La coyuntura es compleja. Existen instrumentos o iniciativas que abordan algunos de los efectos colaterales de todo este desvarío medioambiental, configurando una «gobernanza fragmentada». No obstante, seguimos careciendo de instrumentos vinculantes que conformen una verdadera gobernanza global, poniendo de relieve uno de los dramas de este siglo XXI: mientras que nuestros problemas se han globalizado, los mecanismos de los que disponemos para regularlos se han quedado atrapados en el marco del Estado-nación.

Dentro de este preocupante contexto nos queda por lo menos una buena noticia: parece existir cada vez mayor consciencia de que esta cuestión no es algo ficticio, ni teórico, ni procedente de un reducido grupo de científicos, sino que cunde una creciente sensación de que estamos ante un problema real y acuciante. Incluso el Foro Económico Mundial, que se reúne anualmente en Davos, o los informes de los principales centros de inteligencia mundiales como la CIA han incluido este asunto en sus agendas tras calificarlo como la principal amenaza a la seguridad mundial. Esta toma de conciencia es positiva,siempre que no sea ya demasiado tarde.

Sea como fuere, la inexistencia de una ética planetaria y la hegemonía de un modelo económico, social y cultural muy individualista, basado en el consumo, hace difícil afrontar el problema buscando una solución global.

Como afirma el prólogo de la Carta de la Tierra, «somos una sola familia humana y una única comunidad terrestre con un destino común». Un destino que no solo nos compromete a nosotros sino también a otras especies, así como a las generaciones que están por venir. El sentido de interdependencia es hoy mucho más importante que en cualquier otro momento histórico: interdependencia con la biosfera e interdependencia con las generaciones futuras.

No debemos eludir ese sentido de urgencia.

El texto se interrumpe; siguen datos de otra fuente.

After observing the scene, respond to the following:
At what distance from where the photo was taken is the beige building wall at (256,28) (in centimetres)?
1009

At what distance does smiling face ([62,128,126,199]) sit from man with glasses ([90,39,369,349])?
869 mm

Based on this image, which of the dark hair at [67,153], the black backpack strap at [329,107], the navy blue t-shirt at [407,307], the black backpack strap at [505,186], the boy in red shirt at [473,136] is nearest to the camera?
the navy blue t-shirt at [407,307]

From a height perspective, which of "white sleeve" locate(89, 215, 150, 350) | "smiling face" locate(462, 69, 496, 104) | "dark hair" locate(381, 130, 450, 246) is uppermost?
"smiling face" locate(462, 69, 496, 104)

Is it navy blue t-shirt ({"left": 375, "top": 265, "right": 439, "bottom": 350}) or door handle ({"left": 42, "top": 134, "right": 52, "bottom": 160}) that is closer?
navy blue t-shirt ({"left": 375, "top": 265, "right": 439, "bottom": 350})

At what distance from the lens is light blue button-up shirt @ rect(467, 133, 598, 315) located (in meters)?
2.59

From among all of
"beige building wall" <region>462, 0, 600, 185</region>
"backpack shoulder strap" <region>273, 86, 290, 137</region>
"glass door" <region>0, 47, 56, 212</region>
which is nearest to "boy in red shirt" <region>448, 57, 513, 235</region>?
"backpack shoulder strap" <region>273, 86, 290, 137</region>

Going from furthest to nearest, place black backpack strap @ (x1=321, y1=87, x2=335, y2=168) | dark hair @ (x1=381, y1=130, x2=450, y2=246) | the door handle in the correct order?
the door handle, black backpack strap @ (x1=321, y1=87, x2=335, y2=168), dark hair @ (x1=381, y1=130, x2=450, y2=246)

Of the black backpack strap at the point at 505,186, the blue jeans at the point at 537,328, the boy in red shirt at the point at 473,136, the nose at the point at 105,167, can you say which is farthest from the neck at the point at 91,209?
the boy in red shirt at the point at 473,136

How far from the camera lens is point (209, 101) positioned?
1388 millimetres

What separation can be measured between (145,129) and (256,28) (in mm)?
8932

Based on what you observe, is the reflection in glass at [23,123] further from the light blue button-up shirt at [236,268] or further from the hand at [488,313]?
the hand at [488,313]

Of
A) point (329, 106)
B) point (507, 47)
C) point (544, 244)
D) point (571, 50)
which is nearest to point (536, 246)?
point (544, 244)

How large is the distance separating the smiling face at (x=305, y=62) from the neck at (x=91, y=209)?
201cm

Necesitamos un gran pacto global que supere el paradigma de la seguridad nacional para abrazar el de la seguridad planetaria. Un pacto que implique, comprometa y obligue a todos (individuos, estados, organizaciones, empresas…) a producir, consumir y estar en el planeta de una forma que garantice el futuro de todos. Esa gobernanza global, tan difícil y casi inimaginable en un contexto en el que los intereses nacionales y privados priman por encima del bien común, deberá ser posible si queremos que el planeta siga existiendo.

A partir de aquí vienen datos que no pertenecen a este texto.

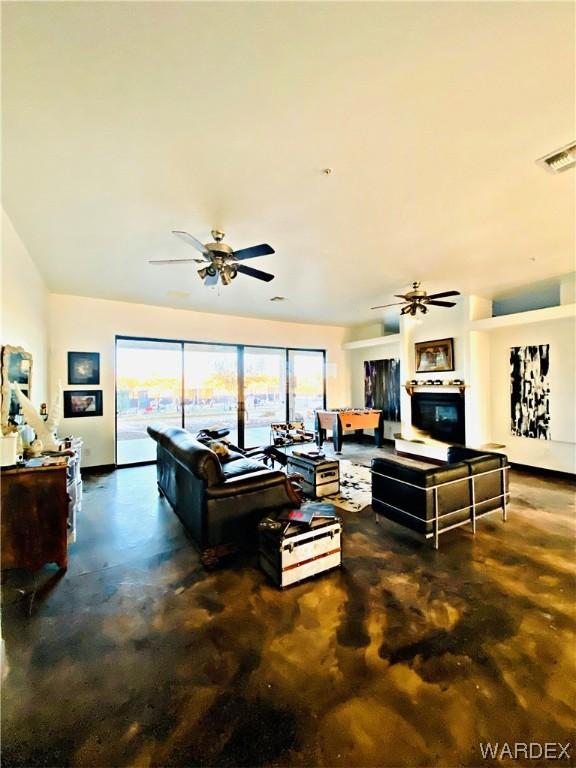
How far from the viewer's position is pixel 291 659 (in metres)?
1.79

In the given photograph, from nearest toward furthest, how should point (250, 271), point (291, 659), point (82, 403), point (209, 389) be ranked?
1. point (291, 659)
2. point (250, 271)
3. point (82, 403)
4. point (209, 389)

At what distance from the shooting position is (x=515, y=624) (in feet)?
6.70

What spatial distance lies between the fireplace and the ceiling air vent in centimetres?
428

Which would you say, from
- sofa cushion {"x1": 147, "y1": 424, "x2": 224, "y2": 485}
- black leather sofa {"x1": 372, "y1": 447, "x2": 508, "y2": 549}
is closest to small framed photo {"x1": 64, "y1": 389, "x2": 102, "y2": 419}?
sofa cushion {"x1": 147, "y1": 424, "x2": 224, "y2": 485}

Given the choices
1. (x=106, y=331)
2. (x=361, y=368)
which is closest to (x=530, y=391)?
(x=361, y=368)

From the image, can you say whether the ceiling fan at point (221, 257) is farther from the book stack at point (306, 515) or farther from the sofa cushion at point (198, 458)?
the book stack at point (306, 515)

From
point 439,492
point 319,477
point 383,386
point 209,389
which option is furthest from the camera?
point 383,386

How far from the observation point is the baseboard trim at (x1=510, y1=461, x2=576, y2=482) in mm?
5113

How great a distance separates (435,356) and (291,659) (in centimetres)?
587

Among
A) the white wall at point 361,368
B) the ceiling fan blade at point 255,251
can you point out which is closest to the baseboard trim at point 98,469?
the ceiling fan blade at point 255,251

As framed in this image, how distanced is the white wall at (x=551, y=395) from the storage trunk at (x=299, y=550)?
4.81 metres

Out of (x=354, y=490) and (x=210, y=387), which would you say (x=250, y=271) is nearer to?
(x=354, y=490)

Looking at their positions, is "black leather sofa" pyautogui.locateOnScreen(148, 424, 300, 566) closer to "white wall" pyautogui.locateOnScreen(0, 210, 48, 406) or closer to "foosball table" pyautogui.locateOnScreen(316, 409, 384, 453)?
"white wall" pyautogui.locateOnScreen(0, 210, 48, 406)

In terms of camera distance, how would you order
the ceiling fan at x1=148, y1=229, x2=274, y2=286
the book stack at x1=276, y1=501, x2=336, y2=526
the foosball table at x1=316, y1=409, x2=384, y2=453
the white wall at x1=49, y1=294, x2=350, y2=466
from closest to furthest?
the book stack at x1=276, y1=501, x2=336, y2=526 < the ceiling fan at x1=148, y1=229, x2=274, y2=286 < the white wall at x1=49, y1=294, x2=350, y2=466 < the foosball table at x1=316, y1=409, x2=384, y2=453
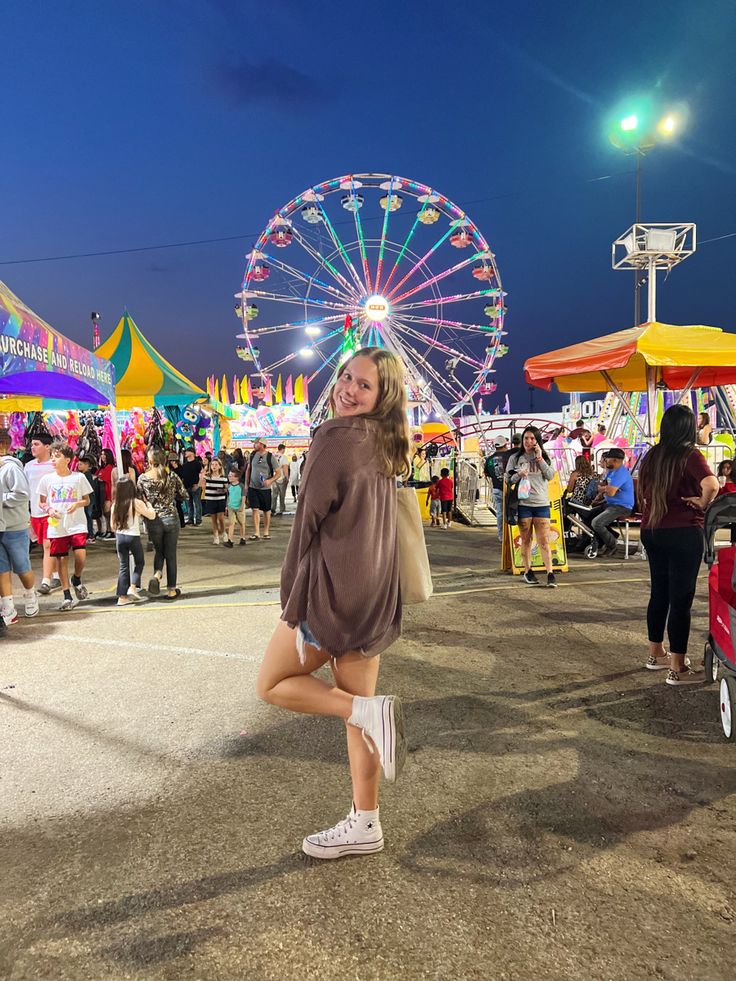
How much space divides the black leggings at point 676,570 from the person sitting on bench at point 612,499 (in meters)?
4.75

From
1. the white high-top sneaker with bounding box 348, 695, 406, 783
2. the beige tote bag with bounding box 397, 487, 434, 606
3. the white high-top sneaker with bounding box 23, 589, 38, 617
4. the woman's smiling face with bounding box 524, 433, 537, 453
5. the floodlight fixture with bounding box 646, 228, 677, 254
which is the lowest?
the white high-top sneaker with bounding box 23, 589, 38, 617

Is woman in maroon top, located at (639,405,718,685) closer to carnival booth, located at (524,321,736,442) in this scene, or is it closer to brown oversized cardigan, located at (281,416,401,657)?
brown oversized cardigan, located at (281,416,401,657)

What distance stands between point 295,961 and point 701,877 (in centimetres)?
139

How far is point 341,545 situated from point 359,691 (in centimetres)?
53

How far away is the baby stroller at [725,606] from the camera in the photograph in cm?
300

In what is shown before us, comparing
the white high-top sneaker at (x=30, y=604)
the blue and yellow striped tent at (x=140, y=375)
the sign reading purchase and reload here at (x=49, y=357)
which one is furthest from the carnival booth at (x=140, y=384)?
the white high-top sneaker at (x=30, y=604)

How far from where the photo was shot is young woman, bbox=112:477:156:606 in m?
6.18

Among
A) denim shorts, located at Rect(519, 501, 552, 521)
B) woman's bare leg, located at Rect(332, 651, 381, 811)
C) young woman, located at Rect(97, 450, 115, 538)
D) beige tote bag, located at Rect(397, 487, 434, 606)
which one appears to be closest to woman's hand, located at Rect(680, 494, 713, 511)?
beige tote bag, located at Rect(397, 487, 434, 606)

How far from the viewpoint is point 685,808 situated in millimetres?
2500

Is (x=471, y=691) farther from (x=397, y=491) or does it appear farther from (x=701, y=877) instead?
(x=397, y=491)

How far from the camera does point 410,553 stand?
219 cm

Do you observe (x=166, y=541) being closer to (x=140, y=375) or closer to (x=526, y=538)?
(x=526, y=538)

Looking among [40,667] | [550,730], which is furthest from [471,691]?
[40,667]

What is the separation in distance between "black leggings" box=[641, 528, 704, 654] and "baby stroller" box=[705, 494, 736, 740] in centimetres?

Desbordar por abajo: hacia una civilización de la sobriedad y la pobreza compartidas

Pero además de regular este modelo por arriba, es necesario un modo de vida que sea capaz de extenderse y desbordar al sistema por abajo, impulsando una transformación cultural, re-politizando y re-educando nuestras conciencias y nuestros hábitos, pasando, como señala Jorge Riechmann, de una «cultura de la hybris [de la desmesura] a una cultura de la autocontención».

Desbordar el capitalismo por abajo sería posible aplicando un modelo de civilización basado en la sobriedad y la pobreza compartidas, y tratando de que la política vuelva a recuperar el poder. Son ya muchas las iniciativas que abogan por el cambio para trabajar en red de una forma mucho más democrática y más participativa. Iniciativas emergentes que aportan la consciencia de que es necesario otro modelo social y cultural.

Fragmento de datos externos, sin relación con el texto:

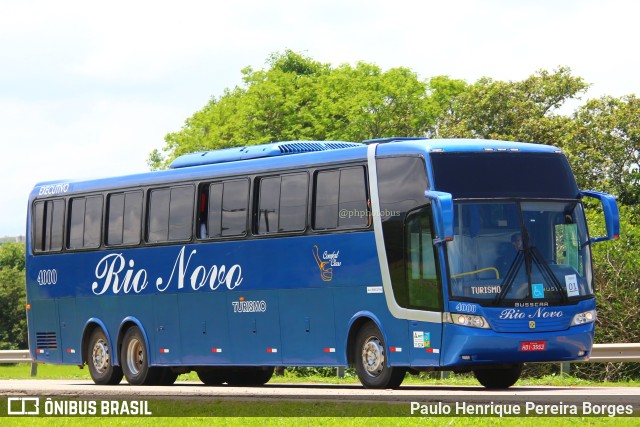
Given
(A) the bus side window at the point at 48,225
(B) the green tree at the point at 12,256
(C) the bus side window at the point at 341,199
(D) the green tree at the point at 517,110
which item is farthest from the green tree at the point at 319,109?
(B) the green tree at the point at 12,256

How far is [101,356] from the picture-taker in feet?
90.9

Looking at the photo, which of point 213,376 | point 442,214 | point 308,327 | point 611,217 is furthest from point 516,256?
point 213,376

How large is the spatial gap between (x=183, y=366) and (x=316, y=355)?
14.4 feet

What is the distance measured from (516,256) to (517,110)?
1906 inches

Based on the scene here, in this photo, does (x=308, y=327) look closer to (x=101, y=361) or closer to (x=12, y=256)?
(x=101, y=361)

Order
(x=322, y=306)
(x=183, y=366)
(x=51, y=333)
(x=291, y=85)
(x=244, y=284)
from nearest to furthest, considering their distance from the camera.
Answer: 1. (x=322, y=306)
2. (x=244, y=284)
3. (x=183, y=366)
4. (x=51, y=333)
5. (x=291, y=85)

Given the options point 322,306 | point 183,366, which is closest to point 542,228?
point 322,306

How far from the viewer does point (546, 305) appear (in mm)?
20078

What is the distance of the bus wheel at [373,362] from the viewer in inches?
827

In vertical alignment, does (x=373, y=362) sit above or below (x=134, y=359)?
above

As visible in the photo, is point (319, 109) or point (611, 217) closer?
point (611, 217)

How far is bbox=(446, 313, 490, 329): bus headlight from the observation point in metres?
19.7

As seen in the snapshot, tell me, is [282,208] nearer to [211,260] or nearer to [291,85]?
[211,260]

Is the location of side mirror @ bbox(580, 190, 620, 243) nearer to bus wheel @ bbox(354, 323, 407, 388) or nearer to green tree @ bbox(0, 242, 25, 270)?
bus wheel @ bbox(354, 323, 407, 388)
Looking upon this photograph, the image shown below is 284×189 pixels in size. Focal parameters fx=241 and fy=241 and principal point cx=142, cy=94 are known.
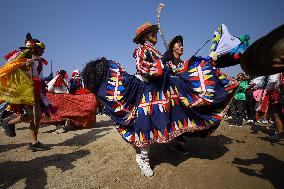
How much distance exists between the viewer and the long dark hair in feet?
13.5

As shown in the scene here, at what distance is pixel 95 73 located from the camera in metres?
4.13

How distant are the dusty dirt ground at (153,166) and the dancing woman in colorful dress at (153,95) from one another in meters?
0.41

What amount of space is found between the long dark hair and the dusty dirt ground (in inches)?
55.2

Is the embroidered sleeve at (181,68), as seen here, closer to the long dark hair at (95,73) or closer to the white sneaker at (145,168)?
the long dark hair at (95,73)

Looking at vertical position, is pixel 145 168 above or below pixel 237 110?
below

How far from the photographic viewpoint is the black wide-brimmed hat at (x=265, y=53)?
1485 millimetres

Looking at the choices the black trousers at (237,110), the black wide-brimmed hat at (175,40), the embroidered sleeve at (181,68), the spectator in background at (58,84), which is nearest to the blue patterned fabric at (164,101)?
the embroidered sleeve at (181,68)

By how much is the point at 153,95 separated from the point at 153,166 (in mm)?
1179

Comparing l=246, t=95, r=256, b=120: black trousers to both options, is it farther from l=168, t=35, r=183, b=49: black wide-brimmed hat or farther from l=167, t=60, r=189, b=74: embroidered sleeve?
l=167, t=60, r=189, b=74: embroidered sleeve

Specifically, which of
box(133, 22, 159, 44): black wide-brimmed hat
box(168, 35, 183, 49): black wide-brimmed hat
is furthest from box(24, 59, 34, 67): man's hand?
box(168, 35, 183, 49): black wide-brimmed hat

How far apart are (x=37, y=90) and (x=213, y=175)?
4024 millimetres

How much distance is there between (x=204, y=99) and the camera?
404 cm

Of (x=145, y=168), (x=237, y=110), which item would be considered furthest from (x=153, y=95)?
(x=237, y=110)

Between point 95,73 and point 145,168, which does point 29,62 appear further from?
point 145,168
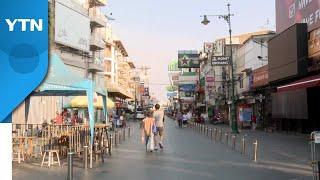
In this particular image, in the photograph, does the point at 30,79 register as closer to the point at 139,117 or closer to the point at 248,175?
the point at 248,175

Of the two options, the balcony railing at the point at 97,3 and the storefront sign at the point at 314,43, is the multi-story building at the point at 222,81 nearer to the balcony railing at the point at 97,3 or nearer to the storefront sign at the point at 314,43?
Answer: the balcony railing at the point at 97,3

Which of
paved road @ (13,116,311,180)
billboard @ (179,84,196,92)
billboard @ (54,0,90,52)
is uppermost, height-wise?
billboard @ (54,0,90,52)

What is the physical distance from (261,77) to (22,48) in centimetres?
4228

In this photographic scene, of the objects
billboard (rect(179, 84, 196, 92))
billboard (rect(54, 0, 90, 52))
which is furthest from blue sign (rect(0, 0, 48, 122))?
billboard (rect(179, 84, 196, 92))

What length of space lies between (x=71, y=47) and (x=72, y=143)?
39784 millimetres

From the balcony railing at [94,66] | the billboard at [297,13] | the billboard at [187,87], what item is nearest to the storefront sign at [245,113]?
the billboard at [297,13]

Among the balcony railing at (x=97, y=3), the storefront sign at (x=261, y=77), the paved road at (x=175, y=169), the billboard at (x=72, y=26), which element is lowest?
the paved road at (x=175, y=169)

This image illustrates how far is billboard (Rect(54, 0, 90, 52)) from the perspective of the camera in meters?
49.7

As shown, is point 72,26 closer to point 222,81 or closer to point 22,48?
point 222,81

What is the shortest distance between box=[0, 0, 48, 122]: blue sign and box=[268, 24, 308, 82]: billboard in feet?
97.3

Este modelo cultural debe ser desbordado también desde el plano de la identidad, construida en torno al consumo, entendido como una especie de comensalidad histórica que jerarquiza y genera estratificación social. Todo el mundo consume, pero no todo el mundo consume bien. Deconstruir esta dimensión más cultural, yendo más allá de la dimensión política y gubernamental, es un reto clave para evitar la homogeneización. El diálogo entre civilizaciones y la recuperación de la diversidad cultural del planeta, de sus prácticas y saberes, se impone como un importante reto a tener en cuenta y asumir.

Este es nuestro reto. Como Francisco en su encíclica Laudato Si’, somos cada vez más conscientes del diagnóstico, de las alternativas de las que disponemos y de la responsabilidad que supone condicionar la vida de las generaciones futuras. Ahora bien, la cuenta atrás ha empezado, no podemos esperar más. Un modelo basado en la sobriedad y la pobreza no es algo únicamente deseable sino algo necesariamente posible que puede verse potenciado y reforzado a través de la espiritualidad que conlleva el diálogo interreligioso e intercultural.